Twitter and Musk did not immediately respond to requests for comment.
Musk is under pressure to recoup an investment in a site for which he has admitted to overpaying.
He assumed ownership of Twitter last week after striking a deal to buy the website for $44 billion this spring, before angling to exit the purchase and then reentering the agreement as a trial date in a court battle loomed.
Analysts have pegged Twitter’s actual value at closer to $25 billion. Musk has also taken out a more than $12 billion loan to fund the purchase of the site, according to financial filings, putting pressure on him to cut costs and remain solvent in the face of roughly $1 billion per year interest payments on that debt.
Musk is CEO of the new company. Deputies include his attorney, Alex Spiro; investor David Sacks; and Jared Birchall, who manages Musk’s family office.
The layoffs decision came after a weeklong assessment of Twitter, in which Musk and his deputies imposed a product freeze that stopped development on Twitter’s internal projects, brought in Tesla engineers to review Twitter’s code, and left workers waiting in a vacuum of information on the company’s direction and leadership.
Musk was expected to proceed with plans to lay off about 50% of Twitter’s staff, according to people familiar with the matter, who spoke on the condition of anonymity to candidly discuss confidential plans.
Musk began his tenure at Twitter a week earlier by ousting the previous executives, among them the CEO, chief financial officer and general counsel.
The layoffs starting Friday were expected to affect the sales, trust and safety, marketing, product, engineering and legal teams – targeting the company across the board.
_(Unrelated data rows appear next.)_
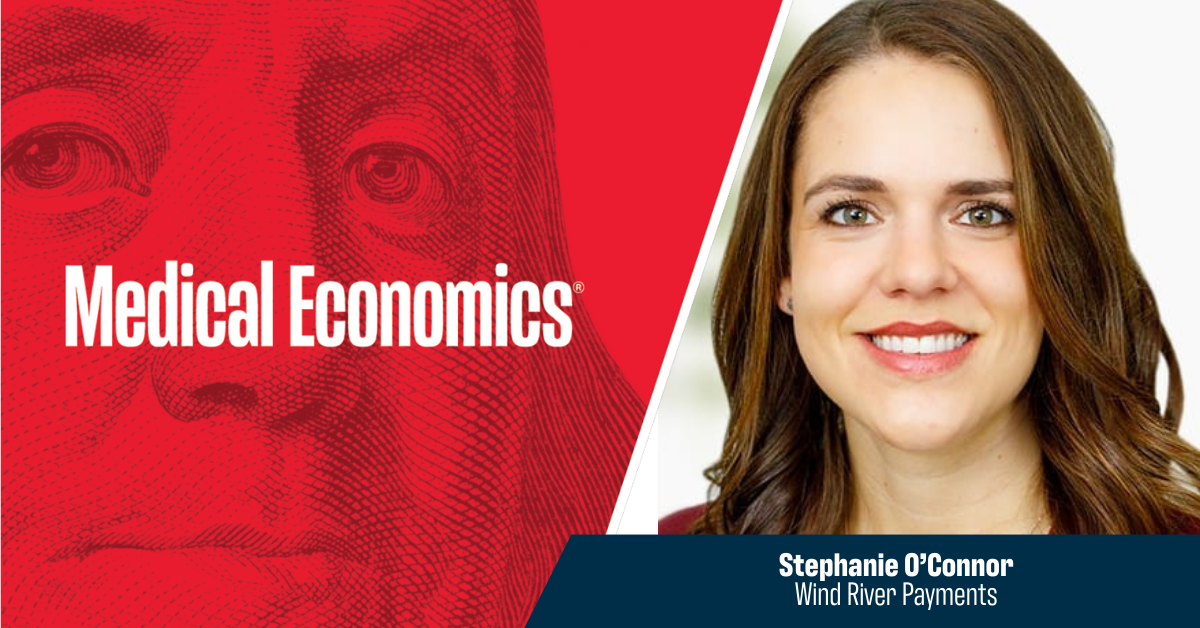 What you need to know about payment processing in 2026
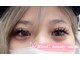 ミライ 新大久保(Mirai)の写真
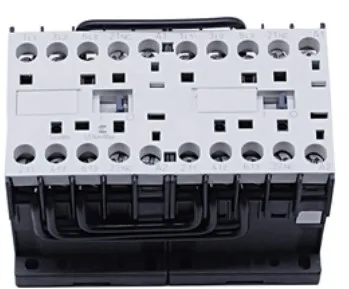 Kontaktor 52335521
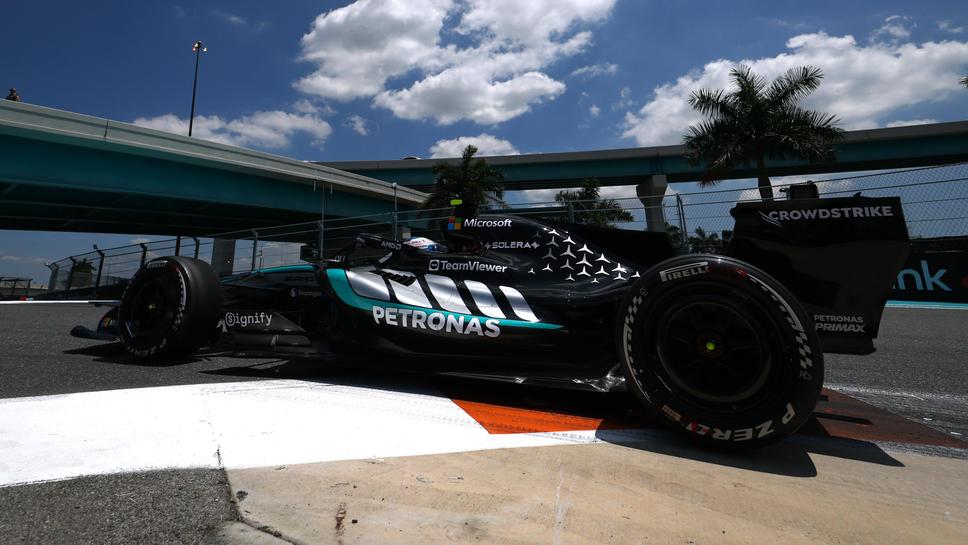 Η F1 έχει δύο εβδομάδες για να αποφασίσει για τα μοτοράκια για την επόμενη εποχή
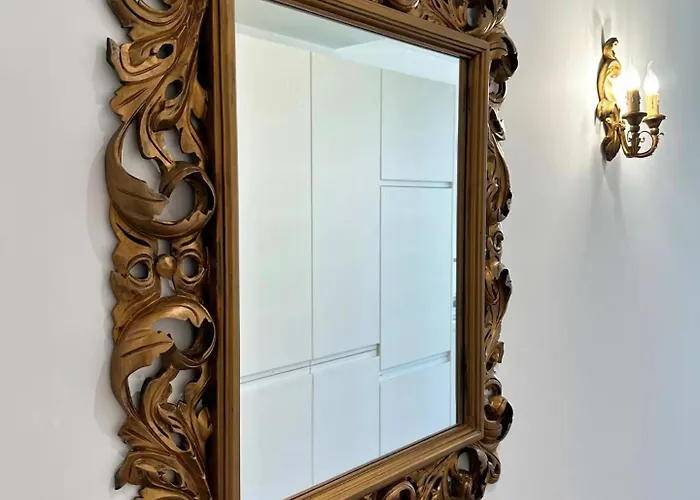 Angel Wings Premium Lublaň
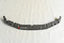 DRY CARBON FRONT LIP for BMW M5 F90 LCI 2020+ CS

Set includes:

Front Lip

Material: Real Dry Carbon Fiber

Note Professional installation is required
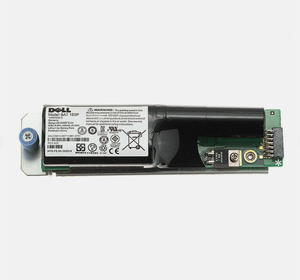 Module d'alimentation d'origine BAT1S3P C291H JY200 FF243 pour serveur PowerVault MD3000 MD3000i - Product Image 4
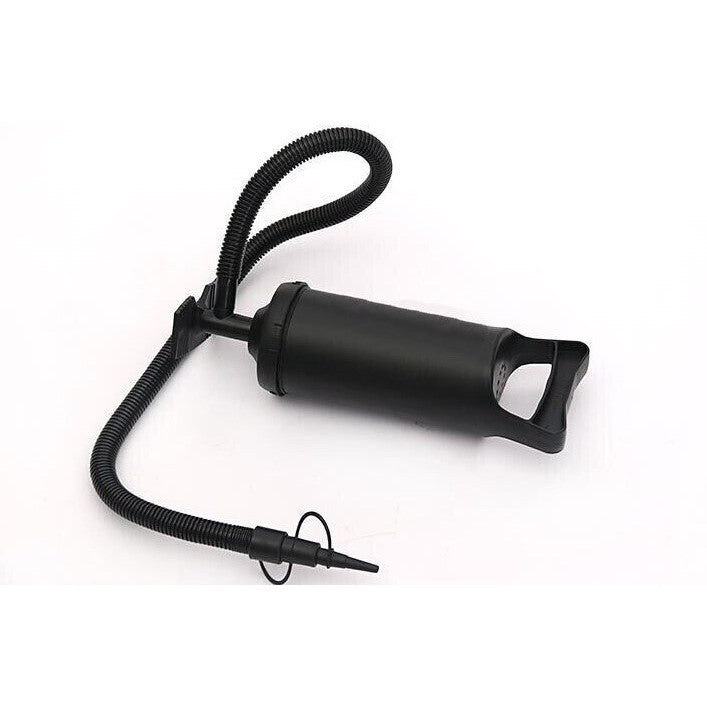 Pompa Umflat Gonflabile | AirFlex - vivimall.ro
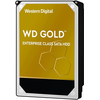 Western Digital Gold WD8004FRYZ 8TB HDD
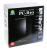 Lian Li PC-B10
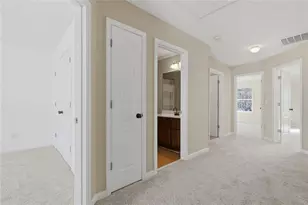 5962 Lexington Way, Braselton, GA 30517 - Photo 27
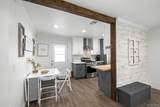 586 Del Mar - Photo 16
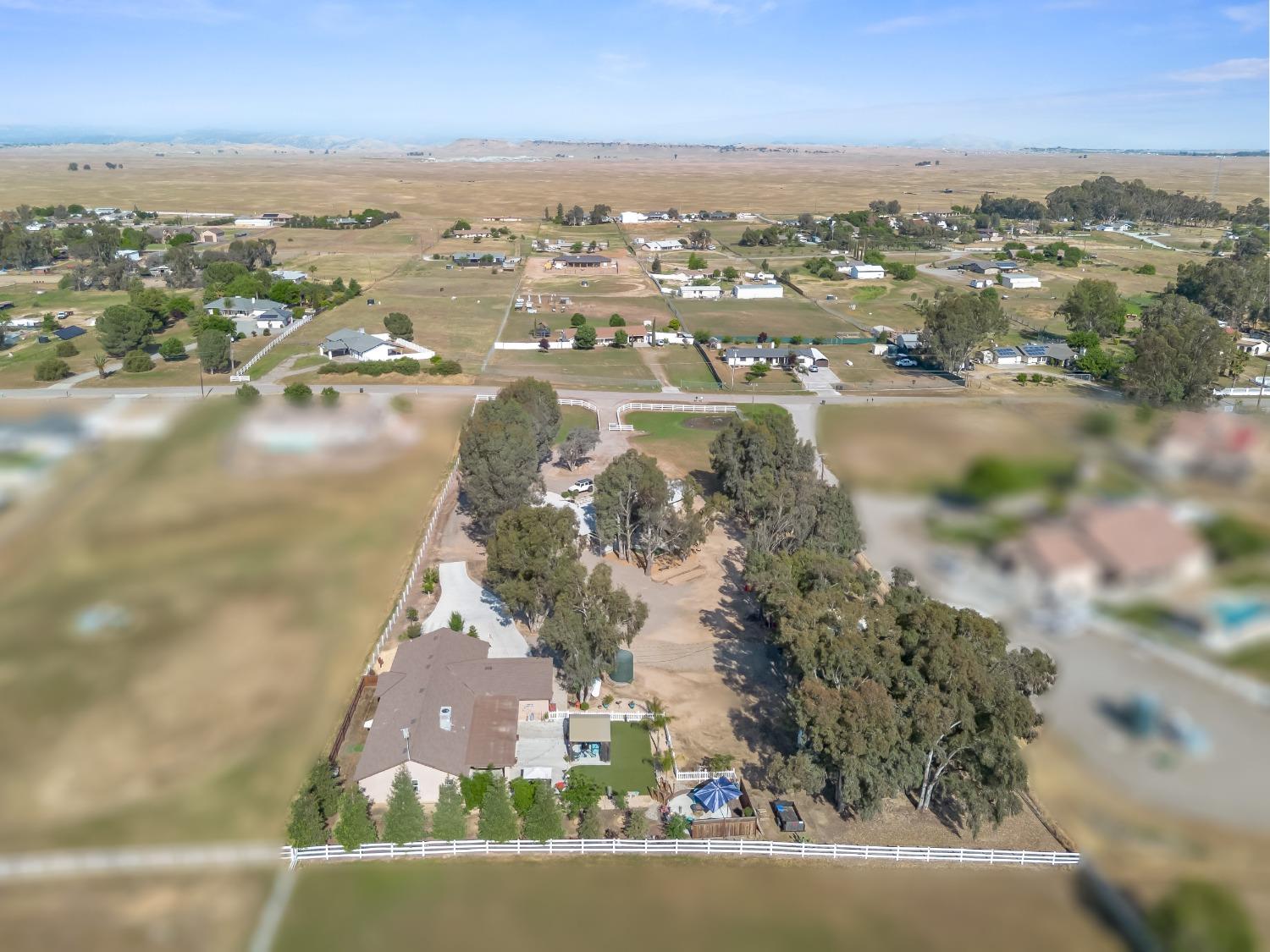 17324 17328 Bonita Rd, Madera, CA 93636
In addition to layoffs, Musk is also expected to make drastic cuts to others parts of the business – some so deep that employees are worried about the ability to keep Twitter up and running, according to internal documents viewed by the Post and people familiar with the plans, who spoke on the condition of anonymity for fear of retribution.
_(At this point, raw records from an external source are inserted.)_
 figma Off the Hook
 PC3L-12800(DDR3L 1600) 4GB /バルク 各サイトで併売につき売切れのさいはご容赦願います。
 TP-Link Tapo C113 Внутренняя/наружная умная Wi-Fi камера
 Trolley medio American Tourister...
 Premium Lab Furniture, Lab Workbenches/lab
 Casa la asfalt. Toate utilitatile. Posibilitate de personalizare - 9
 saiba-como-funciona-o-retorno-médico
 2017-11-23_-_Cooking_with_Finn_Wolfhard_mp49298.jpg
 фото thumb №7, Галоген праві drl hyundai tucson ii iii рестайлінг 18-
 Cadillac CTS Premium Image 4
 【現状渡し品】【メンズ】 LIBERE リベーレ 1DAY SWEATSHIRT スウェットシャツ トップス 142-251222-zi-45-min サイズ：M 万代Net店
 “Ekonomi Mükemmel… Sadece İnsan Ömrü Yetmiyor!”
In messages to engineers this week, managers asked workers to suggest ways to find at least $500 million in annual cuts across the company, according to the documents and people. The cuts would include data centers and other software infrastructure needed to run the site, as well as targeting the contract workforce that performs content moderation for Twitter.
Earlier Thursday, amid reports of the impending cuts, Twitter employees prepared for what seemed like an inevitability, refreshing their internal tools such as messaging apps to learn the latest – as the possibility of losing their jobs loomed over them.
But information remained sparse until the email arrived later in the day.
At Twitter’s offices, employees said tearful goodbyes, exchanged contact information and tried to make their documentation easily accessible for the staff members who were to remain.
They wanted to ensure their colleagues could keep the site running in their absence.
Before Musk took over the site, Twitter had planned broad layoffs, which would have affected up to a quarter of the staff, according to people familiar with the plans. The Post reported previously the company’s board was planning to cut thousands of jobs as part of an effort to save $700 million in labor costs.